Prompt: Transcribe every line of the material below exactly, leaving out the pictures.

◆ ◆ ◆ ◆ ◆ ◆ ◆

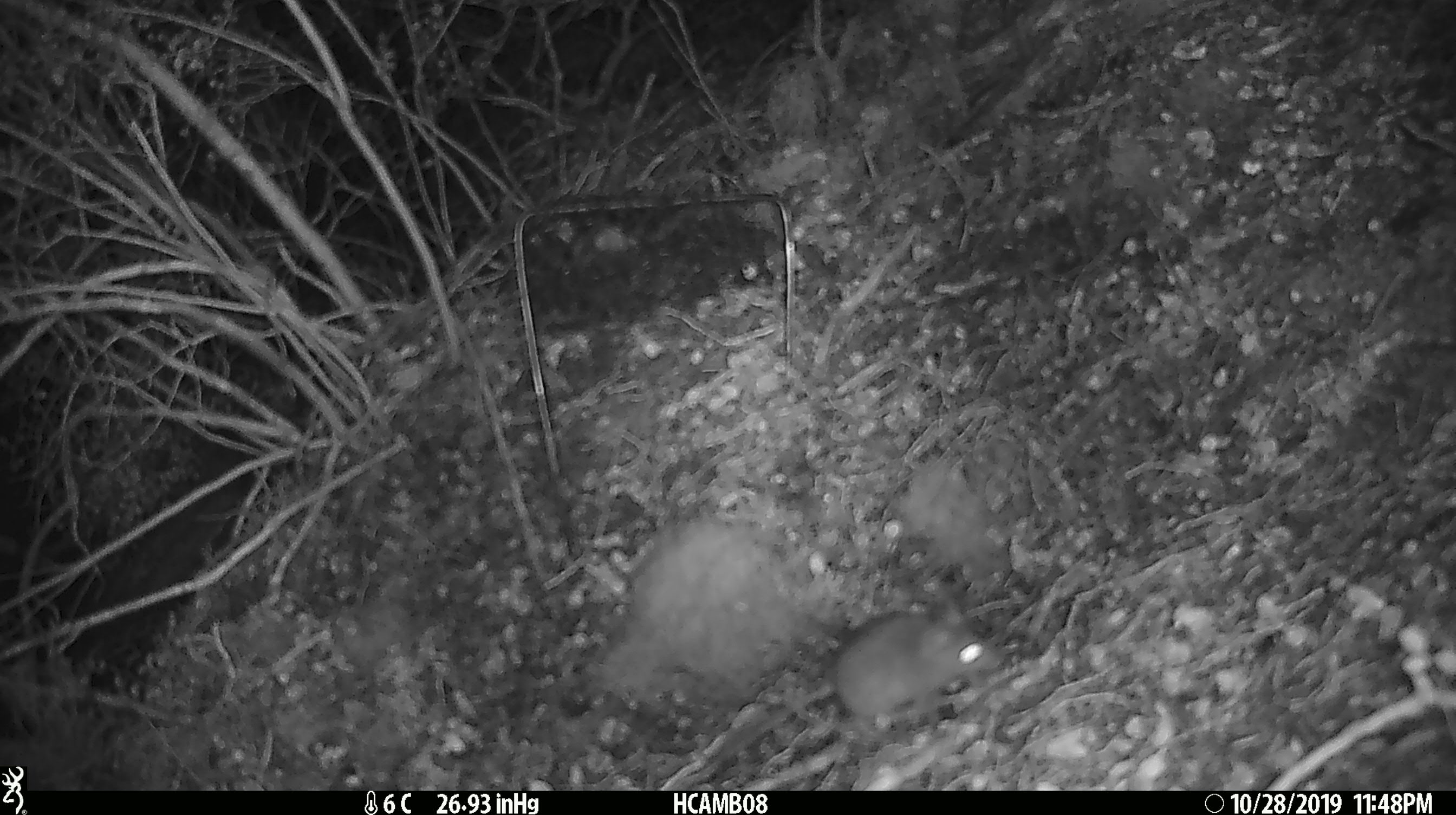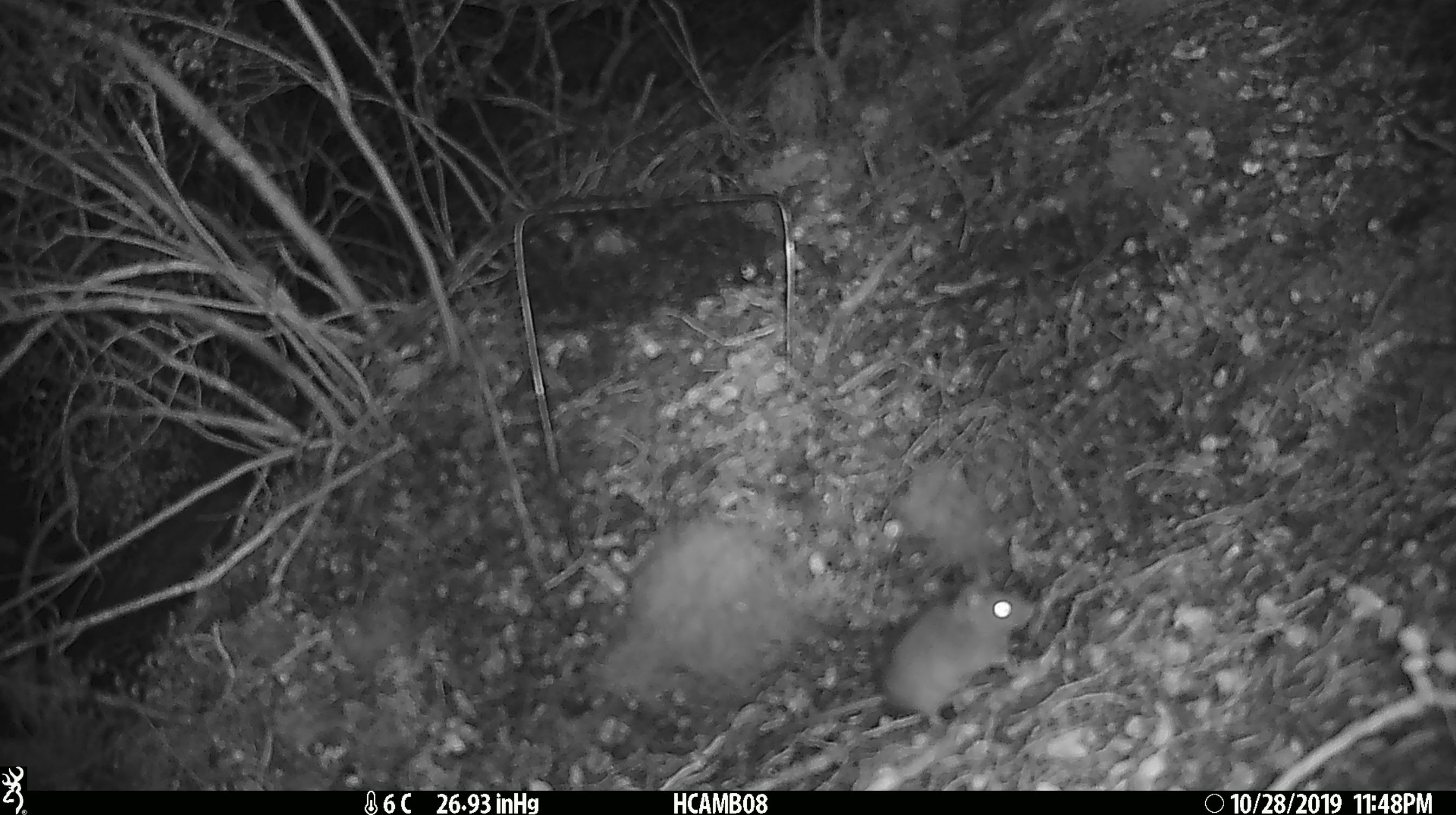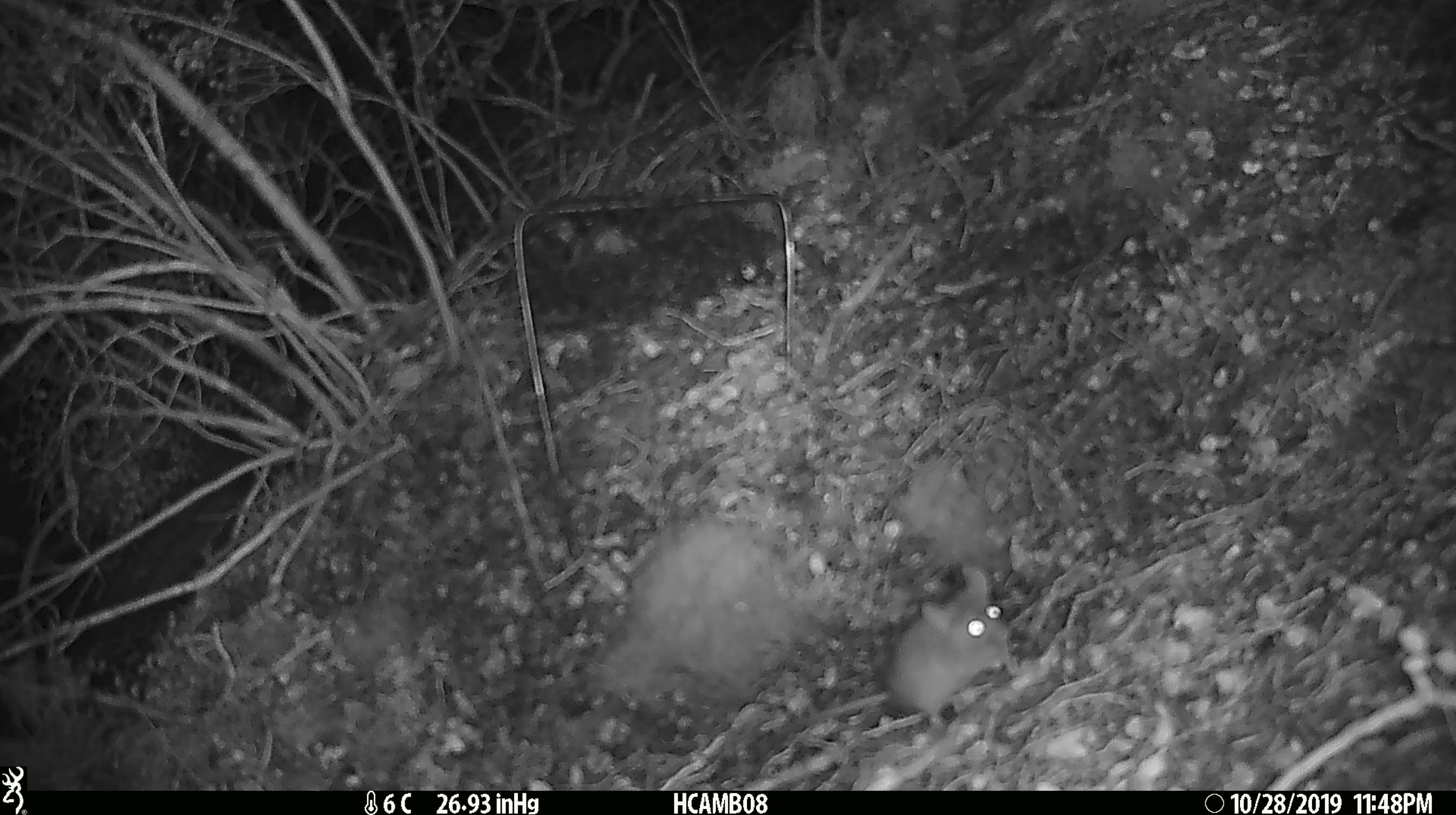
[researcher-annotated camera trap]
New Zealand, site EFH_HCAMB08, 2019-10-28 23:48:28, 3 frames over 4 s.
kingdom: Animalia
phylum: Chordata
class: Mammalia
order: Rodentia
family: Muridae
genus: Mus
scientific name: Mus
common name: mouse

◆ ◆ ◆ ◆ ◆ ◆ ◆

Answer for this exercise:
[researcher-annotated camera trap]
New Zealand, site EFH_HCAMB08, 2019-10-28 23:48:28, 3 frames over 4 s.
kingdom: Animalia
phylum: Chordata
class: Mammalia
order: Rodentia
family: Muridae
genus: Mus
scientific name: Mus
common name: mouse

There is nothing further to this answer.